Spirite

Hervé Lénervé

J’aime bien me mettre nu devant mon clavier, sans une idée en tête, comme d’hab. quoi !

Premièrement, j'expire longuement en me vidant la tête de toutes pensées, même des bonnes. De toute façon bonnes ou mauvaises, ça tombe bien, j'n'en avais pas ! Y'a de la place là-dedans, on n'entend que le vent qui joue aux courants d'air, l'air de rien.
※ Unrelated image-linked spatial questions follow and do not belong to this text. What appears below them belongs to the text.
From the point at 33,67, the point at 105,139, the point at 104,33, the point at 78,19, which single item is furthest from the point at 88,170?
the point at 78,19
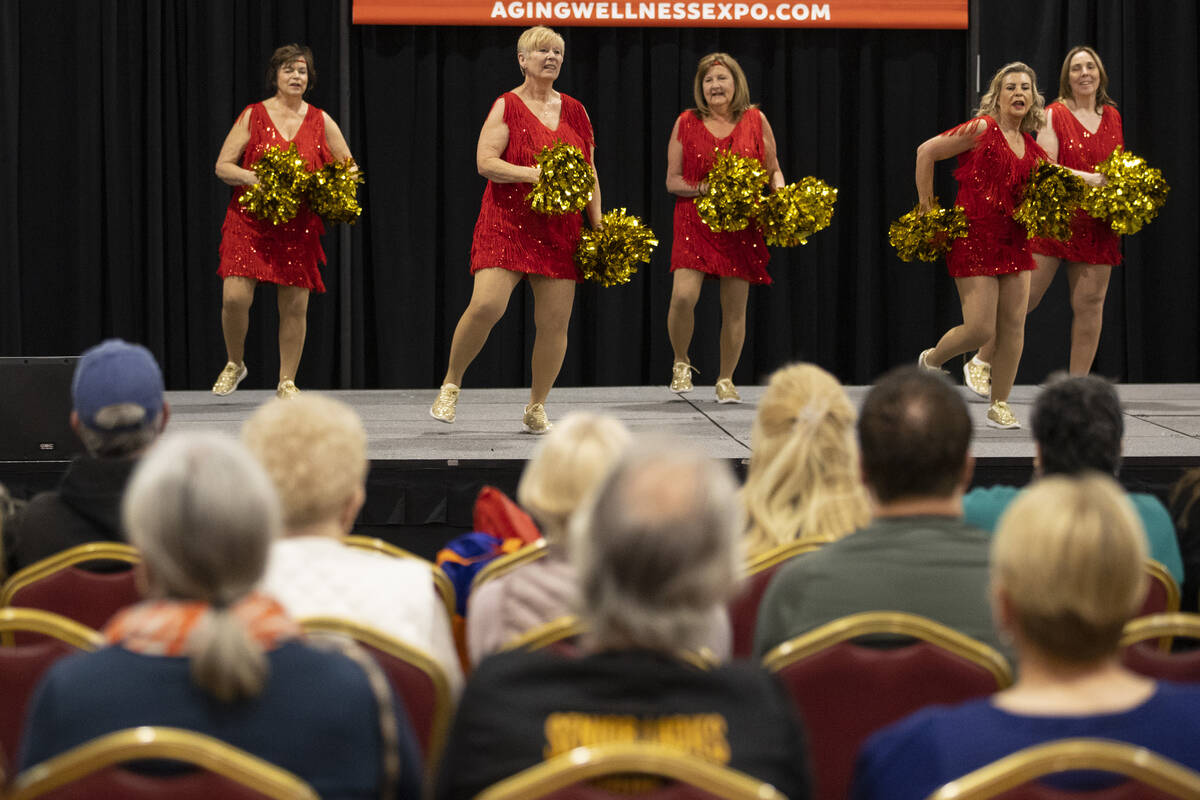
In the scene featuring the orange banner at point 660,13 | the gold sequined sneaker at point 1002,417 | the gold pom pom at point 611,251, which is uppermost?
the orange banner at point 660,13

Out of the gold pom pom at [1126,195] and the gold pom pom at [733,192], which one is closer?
the gold pom pom at [1126,195]

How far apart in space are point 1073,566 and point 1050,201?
18.9 feet

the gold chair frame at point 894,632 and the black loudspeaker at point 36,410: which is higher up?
the black loudspeaker at point 36,410

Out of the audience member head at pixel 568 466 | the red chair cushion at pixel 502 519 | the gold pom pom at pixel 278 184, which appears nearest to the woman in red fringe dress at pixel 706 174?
the gold pom pom at pixel 278 184

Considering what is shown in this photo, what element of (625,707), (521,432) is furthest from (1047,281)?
(625,707)

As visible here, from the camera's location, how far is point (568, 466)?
8.04 ft

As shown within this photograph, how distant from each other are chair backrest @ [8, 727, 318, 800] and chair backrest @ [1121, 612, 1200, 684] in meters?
1.26

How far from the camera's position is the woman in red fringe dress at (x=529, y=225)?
6.66 m

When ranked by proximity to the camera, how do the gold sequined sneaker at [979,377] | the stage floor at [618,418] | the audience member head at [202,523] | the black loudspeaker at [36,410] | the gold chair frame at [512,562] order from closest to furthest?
the audience member head at [202,523] → the gold chair frame at [512,562] → the black loudspeaker at [36,410] → the stage floor at [618,418] → the gold sequined sneaker at [979,377]

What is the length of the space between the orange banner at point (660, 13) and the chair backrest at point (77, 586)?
23.6 feet

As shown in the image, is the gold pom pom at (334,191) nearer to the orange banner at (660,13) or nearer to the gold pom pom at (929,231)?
the orange banner at (660,13)

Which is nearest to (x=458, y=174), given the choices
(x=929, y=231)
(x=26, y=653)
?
(x=929, y=231)

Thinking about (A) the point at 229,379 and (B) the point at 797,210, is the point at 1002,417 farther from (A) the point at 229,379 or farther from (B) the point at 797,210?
(A) the point at 229,379

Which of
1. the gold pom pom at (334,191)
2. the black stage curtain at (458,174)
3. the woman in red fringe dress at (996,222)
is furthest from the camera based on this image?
the black stage curtain at (458,174)
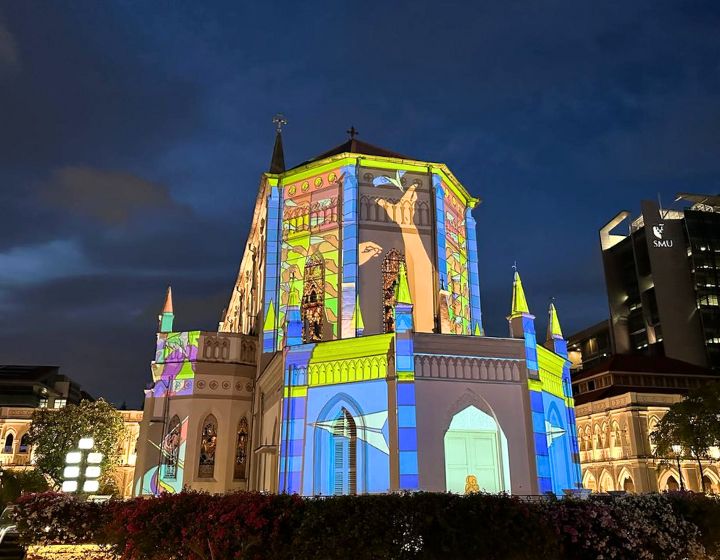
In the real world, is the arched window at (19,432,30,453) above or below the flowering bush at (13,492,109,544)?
above

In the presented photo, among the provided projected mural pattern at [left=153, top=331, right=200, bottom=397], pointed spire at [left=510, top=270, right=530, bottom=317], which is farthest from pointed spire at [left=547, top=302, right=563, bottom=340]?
projected mural pattern at [left=153, top=331, right=200, bottom=397]

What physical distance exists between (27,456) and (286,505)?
62.0 m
Si l'air de quelque chose, quand même, il joue au tennis avec lui-même. Eh, il est rapide l'air, il voyage à la vitesse du vent quand y'en a. Mais ça ne suffit pas et y'a toujours trop de place, il faudrait qu'il joue au foot, mais même pour l'air, ça fait beaucoup de joueurs à inspirer, mine de rien, d'autant plus qu'il parait que chez les professionnels, ce ne sont pas des lumières. Enfin bref, moi ce que j'en dis, je ne suis pas professionnel, pas joueur vétéran, pas ballon et j'n'aime pas le foot... alors !  

Justement, alors, d'où peuvent bien sortir tous ces mots que vous lisez en ce moment sans différé ? Assurément pas de moi, ça c'est sûr, je vous le promets ! Je suis vierge d'idées, j'n'risque pas d'enfanter quoi que ce soit que ce fut ou l'inverse.

On va dire que ça parle, il se peut que ce soit la voix de mes ancêtres qui soufflent à mes doigts fiévreux leur droit légitime à s'exprimer par mon clavier miraculeux (c'est pour la rime, quoique j'aurais pu mettre « crasseux » aussi et je n'aurais pas menti).

Putain, mais je suis un spirite, moi ! Je suis le médium sans esprit des esprits sans vie.

Le problème, c'est que je ne connais pas mes ascendants, jamais eu la curiosité de me renseigner. Remarquez que vu, ce que je lis de leurs écrits sous mon nom (c'est un palindrome, je précise pour ceux qui ne maîtrise pas encore totalement la paléontologie), j'ai bien fait, il n'y avait que de grands malades dans ma famille, ou quoi !

Roland Barthes, un des derniers grands intellectuels de ce Monde, mais avec une sale gueule, quand même, dit... Ah, il est mort lui aussi, c'est pour ça qu'il ne disait plus rien, alors !

Enfin, avant de mourir il disait : « AREUFFEuuureufff... » Non, un peu avant alors, il disait : « D'où parles-tu, toi ? » Ça vous parle, ça ? Moi, en tout cas, ça me va et j'aurais pu lui répondre à l'aise dans mes sabots, s'il avait fait l'effort de me le demander : « Certainement pas de moi !» j'ai une pensée atavique, ce qui me dispense d'en avoir une propre à moi-même. Donc, vous ne pouvez en aucun cas, me critiquer sur mes sales pensées sadicoperverses, je n'y suis pour rien, ce sont mes ascendants, comme dirait Hollande. Je suis l'innocence incarnée, sans aucun soupçon de présomption de culpabilité, ni de cors aux pieds.

Si tu n'as rien compris à ce qu'ils  viennent d'écrire mes aïeux, alors, dis-toi bien, qu'on est deux, mon vieux. C'est toujours mieux de ne pas se sentir seul dans ce vaste Monde.

Pour finir en finale fatale, si les morts parlaient, ça radoterait ferme dans les cimetières.